I’ve also heard, while I’ve been at the border in Nogales, that children are still being separated. I don’t think that that’s being reported enough, that this is still a process. The odd thing about it is that asylum seekers, when they come from Central America especially, they believe—and I’m not quite sure why this is a belief, but they believe that if they bring their children, they have a better chance of actually getting asylum. It’s some form of proof, they believe, that if they have their children in tow, that maybe they’ll get into the country easier. So people are still continuing to bring their children, even though they’ve been separated—
AMY GOODMAN: Wait.
JOHN CARLOS FREY: —mostly because they don’t have a choice.
AMY GOODMAN: Just if you can repeat what you just said?
JOHN CARLOS FREY: Yeah.
AMY GOODMAN: Children are still being separated from their parents? The Trump administration said this is not true, and there have been, you know, federal judges who have ruled this cannot happen.
JOHN CARLOS FREY: I visited a shelter in Guatemala where migrants had been deported. And this was less than a week ago that I was there. And there was a family there that had had their children separated from them about three weeks ago, which would have been past the deadline actually to reunite the children, not even saying that they weren’t going to be separating children anymore. Legally—and this is tenuous at best—but legally, the Trump administration is allowed to remove children from their parents, if the parents—if we can prove that the parents have committed some form of a crime. If the parents are going to be incarcerated, then, by law, the administration, the federal government, has the right to remove the children. So, we’re not quite sure what these individuals are being charged with. That information has not been forthcoming. The ACLU has—through a FOIA request, has asked for the charges against these parents. What are the criminal charges? Why are these kids being separated? But they’re still charging parents with some form of a crime. We’re not sure if it’s the crime of illegal entry into the United States or some other crime that might be in their background. But kids are still being separated, at least by individuals that I’ve spoken to.
AMY GOODMAN: And do you know where they’re being put?
JOHN CARLOS FREY: Nobody knows where they’re being put. I mean, children who are being separated from their parents, if they’re teenagers, usually go to places that we handle unaccompanied minors. These facilities are equipped to handle teenagers. These are kids that usually come to the United States border by themselves, so the facilities can handle that.
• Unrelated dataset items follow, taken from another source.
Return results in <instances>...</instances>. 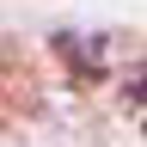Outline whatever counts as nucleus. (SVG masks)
Returning a JSON list of instances; mask_svg holds the SVG:
<instances>
[{
	"label": "nucleus",
	"mask_w": 147,
	"mask_h": 147,
	"mask_svg": "<svg viewBox=\"0 0 147 147\" xmlns=\"http://www.w3.org/2000/svg\"><path fill=\"white\" fill-rule=\"evenodd\" d=\"M129 98H135V104H147V74H141L135 86H129Z\"/></svg>",
	"instance_id": "nucleus-1"
}]
</instances>
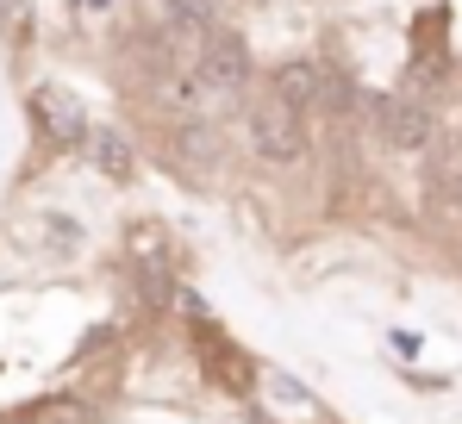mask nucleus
<instances>
[{
    "instance_id": "f257e3e1",
    "label": "nucleus",
    "mask_w": 462,
    "mask_h": 424,
    "mask_svg": "<svg viewBox=\"0 0 462 424\" xmlns=\"http://www.w3.org/2000/svg\"><path fill=\"white\" fill-rule=\"evenodd\" d=\"M244 132H250V150H256L263 162L294 169V162L312 150V113L294 106L275 81H263V88L250 94V106H244Z\"/></svg>"
},
{
    "instance_id": "f03ea898",
    "label": "nucleus",
    "mask_w": 462,
    "mask_h": 424,
    "mask_svg": "<svg viewBox=\"0 0 462 424\" xmlns=\"http://www.w3.org/2000/svg\"><path fill=\"white\" fill-rule=\"evenodd\" d=\"M194 75H200V88H207L213 100H244L250 81H256V63H250L244 32L213 25V32L200 38V51H194Z\"/></svg>"
},
{
    "instance_id": "7ed1b4c3",
    "label": "nucleus",
    "mask_w": 462,
    "mask_h": 424,
    "mask_svg": "<svg viewBox=\"0 0 462 424\" xmlns=\"http://www.w3.org/2000/svg\"><path fill=\"white\" fill-rule=\"evenodd\" d=\"M369 113H375V132H382V143H393V150H425L431 143V132H438V113H431V100L425 94H382V100H369Z\"/></svg>"
},
{
    "instance_id": "20e7f679",
    "label": "nucleus",
    "mask_w": 462,
    "mask_h": 424,
    "mask_svg": "<svg viewBox=\"0 0 462 424\" xmlns=\"http://www.w3.org/2000/svg\"><path fill=\"white\" fill-rule=\"evenodd\" d=\"M32 119H38V132L51 143H88V106H81L76 94L63 88V81H38L32 88Z\"/></svg>"
},
{
    "instance_id": "39448f33",
    "label": "nucleus",
    "mask_w": 462,
    "mask_h": 424,
    "mask_svg": "<svg viewBox=\"0 0 462 424\" xmlns=\"http://www.w3.org/2000/svg\"><path fill=\"white\" fill-rule=\"evenodd\" d=\"M88 162H94L106 181H119V188L138 175V150H132V138H125L119 125H94V132H88Z\"/></svg>"
},
{
    "instance_id": "423d86ee",
    "label": "nucleus",
    "mask_w": 462,
    "mask_h": 424,
    "mask_svg": "<svg viewBox=\"0 0 462 424\" xmlns=\"http://www.w3.org/2000/svg\"><path fill=\"white\" fill-rule=\"evenodd\" d=\"M269 81H275V88H282V94H288L294 106H307L312 119H319V113L331 106V75L319 69V63H300V57H294V63H282V69L269 75Z\"/></svg>"
},
{
    "instance_id": "0eeeda50",
    "label": "nucleus",
    "mask_w": 462,
    "mask_h": 424,
    "mask_svg": "<svg viewBox=\"0 0 462 424\" xmlns=\"http://www.w3.org/2000/svg\"><path fill=\"white\" fill-rule=\"evenodd\" d=\"M200 362L213 368V381H219L226 393H256V387H263V381H256V368L231 350L226 337H213V331H200Z\"/></svg>"
},
{
    "instance_id": "6e6552de",
    "label": "nucleus",
    "mask_w": 462,
    "mask_h": 424,
    "mask_svg": "<svg viewBox=\"0 0 462 424\" xmlns=\"http://www.w3.org/2000/svg\"><path fill=\"white\" fill-rule=\"evenodd\" d=\"M263 406H269L282 424H312V419H319V406H312L288 374H269V381H263Z\"/></svg>"
},
{
    "instance_id": "1a4fd4ad",
    "label": "nucleus",
    "mask_w": 462,
    "mask_h": 424,
    "mask_svg": "<svg viewBox=\"0 0 462 424\" xmlns=\"http://www.w3.org/2000/svg\"><path fill=\"white\" fill-rule=\"evenodd\" d=\"M25 25H32V6L25 0H0V32L6 38H25Z\"/></svg>"
},
{
    "instance_id": "9d476101",
    "label": "nucleus",
    "mask_w": 462,
    "mask_h": 424,
    "mask_svg": "<svg viewBox=\"0 0 462 424\" xmlns=\"http://www.w3.org/2000/svg\"><path fill=\"white\" fill-rule=\"evenodd\" d=\"M188 6H200L213 25H226V13H231V0H188Z\"/></svg>"
},
{
    "instance_id": "9b49d317",
    "label": "nucleus",
    "mask_w": 462,
    "mask_h": 424,
    "mask_svg": "<svg viewBox=\"0 0 462 424\" xmlns=\"http://www.w3.org/2000/svg\"><path fill=\"white\" fill-rule=\"evenodd\" d=\"M76 13H81V19H106V13H113V0H76Z\"/></svg>"
}]
</instances>
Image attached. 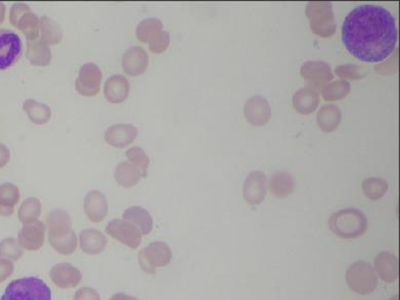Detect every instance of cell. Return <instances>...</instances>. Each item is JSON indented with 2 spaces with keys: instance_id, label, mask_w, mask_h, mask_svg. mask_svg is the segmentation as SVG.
<instances>
[{
  "instance_id": "6",
  "label": "cell",
  "mask_w": 400,
  "mask_h": 300,
  "mask_svg": "<svg viewBox=\"0 0 400 300\" xmlns=\"http://www.w3.org/2000/svg\"><path fill=\"white\" fill-rule=\"evenodd\" d=\"M11 23L23 32L29 41L39 36V19L26 4H15L11 8Z\"/></svg>"
},
{
  "instance_id": "14",
  "label": "cell",
  "mask_w": 400,
  "mask_h": 300,
  "mask_svg": "<svg viewBox=\"0 0 400 300\" xmlns=\"http://www.w3.org/2000/svg\"><path fill=\"white\" fill-rule=\"evenodd\" d=\"M375 268L382 281L393 283L399 275V259L390 252H380L375 259Z\"/></svg>"
},
{
  "instance_id": "28",
  "label": "cell",
  "mask_w": 400,
  "mask_h": 300,
  "mask_svg": "<svg viewBox=\"0 0 400 300\" xmlns=\"http://www.w3.org/2000/svg\"><path fill=\"white\" fill-rule=\"evenodd\" d=\"M126 156L131 163L135 164L142 170V177H146L148 175L150 158L144 152V149H142L141 146H132L130 150L126 151Z\"/></svg>"
},
{
  "instance_id": "32",
  "label": "cell",
  "mask_w": 400,
  "mask_h": 300,
  "mask_svg": "<svg viewBox=\"0 0 400 300\" xmlns=\"http://www.w3.org/2000/svg\"><path fill=\"white\" fill-rule=\"evenodd\" d=\"M110 300H139L135 297L130 296V295L124 294V293H117L113 295L112 299Z\"/></svg>"
},
{
  "instance_id": "31",
  "label": "cell",
  "mask_w": 400,
  "mask_h": 300,
  "mask_svg": "<svg viewBox=\"0 0 400 300\" xmlns=\"http://www.w3.org/2000/svg\"><path fill=\"white\" fill-rule=\"evenodd\" d=\"M11 159V152L4 144H0V168H4Z\"/></svg>"
},
{
  "instance_id": "12",
  "label": "cell",
  "mask_w": 400,
  "mask_h": 300,
  "mask_svg": "<svg viewBox=\"0 0 400 300\" xmlns=\"http://www.w3.org/2000/svg\"><path fill=\"white\" fill-rule=\"evenodd\" d=\"M137 137V128L132 124H114L104 132V139L110 146L124 149L130 146Z\"/></svg>"
},
{
  "instance_id": "27",
  "label": "cell",
  "mask_w": 400,
  "mask_h": 300,
  "mask_svg": "<svg viewBox=\"0 0 400 300\" xmlns=\"http://www.w3.org/2000/svg\"><path fill=\"white\" fill-rule=\"evenodd\" d=\"M41 212V204L36 198H29L22 204L19 211V217L21 221L28 224L34 222L39 219Z\"/></svg>"
},
{
  "instance_id": "33",
  "label": "cell",
  "mask_w": 400,
  "mask_h": 300,
  "mask_svg": "<svg viewBox=\"0 0 400 300\" xmlns=\"http://www.w3.org/2000/svg\"><path fill=\"white\" fill-rule=\"evenodd\" d=\"M4 18H6V6L0 2V24L4 21Z\"/></svg>"
},
{
  "instance_id": "5",
  "label": "cell",
  "mask_w": 400,
  "mask_h": 300,
  "mask_svg": "<svg viewBox=\"0 0 400 300\" xmlns=\"http://www.w3.org/2000/svg\"><path fill=\"white\" fill-rule=\"evenodd\" d=\"M349 288L357 294L368 295L378 287V277L368 262L359 261L349 266L346 272Z\"/></svg>"
},
{
  "instance_id": "22",
  "label": "cell",
  "mask_w": 400,
  "mask_h": 300,
  "mask_svg": "<svg viewBox=\"0 0 400 300\" xmlns=\"http://www.w3.org/2000/svg\"><path fill=\"white\" fill-rule=\"evenodd\" d=\"M39 30L41 32L39 40L46 46L59 44L63 39V30L61 26L46 15H43L39 20Z\"/></svg>"
},
{
  "instance_id": "16",
  "label": "cell",
  "mask_w": 400,
  "mask_h": 300,
  "mask_svg": "<svg viewBox=\"0 0 400 300\" xmlns=\"http://www.w3.org/2000/svg\"><path fill=\"white\" fill-rule=\"evenodd\" d=\"M109 205L106 198L99 191H91L84 199V211L93 222L103 221L108 214Z\"/></svg>"
},
{
  "instance_id": "4",
  "label": "cell",
  "mask_w": 400,
  "mask_h": 300,
  "mask_svg": "<svg viewBox=\"0 0 400 300\" xmlns=\"http://www.w3.org/2000/svg\"><path fill=\"white\" fill-rule=\"evenodd\" d=\"M0 300H52V291L39 278H22L8 284Z\"/></svg>"
},
{
  "instance_id": "21",
  "label": "cell",
  "mask_w": 400,
  "mask_h": 300,
  "mask_svg": "<svg viewBox=\"0 0 400 300\" xmlns=\"http://www.w3.org/2000/svg\"><path fill=\"white\" fill-rule=\"evenodd\" d=\"M27 57L33 66H48L53 59L52 50L50 46L44 44L41 40L29 41L27 46Z\"/></svg>"
},
{
  "instance_id": "29",
  "label": "cell",
  "mask_w": 400,
  "mask_h": 300,
  "mask_svg": "<svg viewBox=\"0 0 400 300\" xmlns=\"http://www.w3.org/2000/svg\"><path fill=\"white\" fill-rule=\"evenodd\" d=\"M169 41H170V39H169L168 32L162 31L149 43V46H150L149 48H150V50L152 53H161L167 50Z\"/></svg>"
},
{
  "instance_id": "11",
  "label": "cell",
  "mask_w": 400,
  "mask_h": 300,
  "mask_svg": "<svg viewBox=\"0 0 400 300\" xmlns=\"http://www.w3.org/2000/svg\"><path fill=\"white\" fill-rule=\"evenodd\" d=\"M149 55L142 46H132L122 57V68L130 76H139L146 72Z\"/></svg>"
},
{
  "instance_id": "1",
  "label": "cell",
  "mask_w": 400,
  "mask_h": 300,
  "mask_svg": "<svg viewBox=\"0 0 400 300\" xmlns=\"http://www.w3.org/2000/svg\"><path fill=\"white\" fill-rule=\"evenodd\" d=\"M342 40L348 52L359 61H384L396 46L394 18L383 6L362 4L344 20Z\"/></svg>"
},
{
  "instance_id": "25",
  "label": "cell",
  "mask_w": 400,
  "mask_h": 300,
  "mask_svg": "<svg viewBox=\"0 0 400 300\" xmlns=\"http://www.w3.org/2000/svg\"><path fill=\"white\" fill-rule=\"evenodd\" d=\"M20 199L19 189L13 184H4L0 186V213L8 215L13 213V206Z\"/></svg>"
},
{
  "instance_id": "26",
  "label": "cell",
  "mask_w": 400,
  "mask_h": 300,
  "mask_svg": "<svg viewBox=\"0 0 400 300\" xmlns=\"http://www.w3.org/2000/svg\"><path fill=\"white\" fill-rule=\"evenodd\" d=\"M266 194L265 179H249L245 186V199L253 205L261 203Z\"/></svg>"
},
{
  "instance_id": "30",
  "label": "cell",
  "mask_w": 400,
  "mask_h": 300,
  "mask_svg": "<svg viewBox=\"0 0 400 300\" xmlns=\"http://www.w3.org/2000/svg\"><path fill=\"white\" fill-rule=\"evenodd\" d=\"M74 300H101V297L93 289L82 288L77 291Z\"/></svg>"
},
{
  "instance_id": "2",
  "label": "cell",
  "mask_w": 400,
  "mask_h": 300,
  "mask_svg": "<svg viewBox=\"0 0 400 300\" xmlns=\"http://www.w3.org/2000/svg\"><path fill=\"white\" fill-rule=\"evenodd\" d=\"M48 239L50 245L62 254H71L77 248V237L65 210L55 209L48 215Z\"/></svg>"
},
{
  "instance_id": "19",
  "label": "cell",
  "mask_w": 400,
  "mask_h": 300,
  "mask_svg": "<svg viewBox=\"0 0 400 300\" xmlns=\"http://www.w3.org/2000/svg\"><path fill=\"white\" fill-rule=\"evenodd\" d=\"M106 239L101 231L95 229H86L80 234V246L83 252L88 254H97L106 247Z\"/></svg>"
},
{
  "instance_id": "3",
  "label": "cell",
  "mask_w": 400,
  "mask_h": 300,
  "mask_svg": "<svg viewBox=\"0 0 400 300\" xmlns=\"http://www.w3.org/2000/svg\"><path fill=\"white\" fill-rule=\"evenodd\" d=\"M331 231L343 239H357L368 230V221L357 209H343L331 217Z\"/></svg>"
},
{
  "instance_id": "18",
  "label": "cell",
  "mask_w": 400,
  "mask_h": 300,
  "mask_svg": "<svg viewBox=\"0 0 400 300\" xmlns=\"http://www.w3.org/2000/svg\"><path fill=\"white\" fill-rule=\"evenodd\" d=\"M124 221L131 222L141 231L142 235H148L153 230V219L150 213L141 206H132L124 211Z\"/></svg>"
},
{
  "instance_id": "13",
  "label": "cell",
  "mask_w": 400,
  "mask_h": 300,
  "mask_svg": "<svg viewBox=\"0 0 400 300\" xmlns=\"http://www.w3.org/2000/svg\"><path fill=\"white\" fill-rule=\"evenodd\" d=\"M130 84L123 75L114 74L106 79L104 93L106 101L111 104H121L128 97Z\"/></svg>"
},
{
  "instance_id": "15",
  "label": "cell",
  "mask_w": 400,
  "mask_h": 300,
  "mask_svg": "<svg viewBox=\"0 0 400 300\" xmlns=\"http://www.w3.org/2000/svg\"><path fill=\"white\" fill-rule=\"evenodd\" d=\"M50 279L60 288L76 287L82 279L81 273L69 264H57L50 271Z\"/></svg>"
},
{
  "instance_id": "20",
  "label": "cell",
  "mask_w": 400,
  "mask_h": 300,
  "mask_svg": "<svg viewBox=\"0 0 400 300\" xmlns=\"http://www.w3.org/2000/svg\"><path fill=\"white\" fill-rule=\"evenodd\" d=\"M142 177V170L130 161L120 162L115 170V179L124 188H132Z\"/></svg>"
},
{
  "instance_id": "10",
  "label": "cell",
  "mask_w": 400,
  "mask_h": 300,
  "mask_svg": "<svg viewBox=\"0 0 400 300\" xmlns=\"http://www.w3.org/2000/svg\"><path fill=\"white\" fill-rule=\"evenodd\" d=\"M106 233L131 249H137L142 243L141 231L131 222L124 219H116L109 222L106 226Z\"/></svg>"
},
{
  "instance_id": "7",
  "label": "cell",
  "mask_w": 400,
  "mask_h": 300,
  "mask_svg": "<svg viewBox=\"0 0 400 300\" xmlns=\"http://www.w3.org/2000/svg\"><path fill=\"white\" fill-rule=\"evenodd\" d=\"M172 259V252L167 244L153 242L139 254V261L142 270L154 275L156 268L166 266Z\"/></svg>"
},
{
  "instance_id": "23",
  "label": "cell",
  "mask_w": 400,
  "mask_h": 300,
  "mask_svg": "<svg viewBox=\"0 0 400 300\" xmlns=\"http://www.w3.org/2000/svg\"><path fill=\"white\" fill-rule=\"evenodd\" d=\"M24 111L31 122L37 125L48 123L52 118V110L48 104L39 103L35 100H26L23 104Z\"/></svg>"
},
{
  "instance_id": "9",
  "label": "cell",
  "mask_w": 400,
  "mask_h": 300,
  "mask_svg": "<svg viewBox=\"0 0 400 300\" xmlns=\"http://www.w3.org/2000/svg\"><path fill=\"white\" fill-rule=\"evenodd\" d=\"M103 72L95 63H86L80 68L76 80V90L83 97H95L101 90Z\"/></svg>"
},
{
  "instance_id": "24",
  "label": "cell",
  "mask_w": 400,
  "mask_h": 300,
  "mask_svg": "<svg viewBox=\"0 0 400 300\" xmlns=\"http://www.w3.org/2000/svg\"><path fill=\"white\" fill-rule=\"evenodd\" d=\"M163 24L155 18L142 20L137 28V39L142 43H150L153 39L162 32Z\"/></svg>"
},
{
  "instance_id": "17",
  "label": "cell",
  "mask_w": 400,
  "mask_h": 300,
  "mask_svg": "<svg viewBox=\"0 0 400 300\" xmlns=\"http://www.w3.org/2000/svg\"><path fill=\"white\" fill-rule=\"evenodd\" d=\"M22 245L29 250H37L43 245L44 236H46V224L40 221L26 224L22 230Z\"/></svg>"
},
{
  "instance_id": "8",
  "label": "cell",
  "mask_w": 400,
  "mask_h": 300,
  "mask_svg": "<svg viewBox=\"0 0 400 300\" xmlns=\"http://www.w3.org/2000/svg\"><path fill=\"white\" fill-rule=\"evenodd\" d=\"M22 53L23 43L19 35L8 29H0V71L17 63Z\"/></svg>"
}]
</instances>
But infants and toddlers, kids that may still need some sort of formula or had been breastfeeding or maybe are too young to talk, where do we put them? We can’t put them in a facility with teenagers. We have to put them in some sort of a maybe a neonatal or a child care facility. The United States government isn’t equipped to do that. These are all makeshift shelters. So, we’re not privy to the information of where they’re actually being held.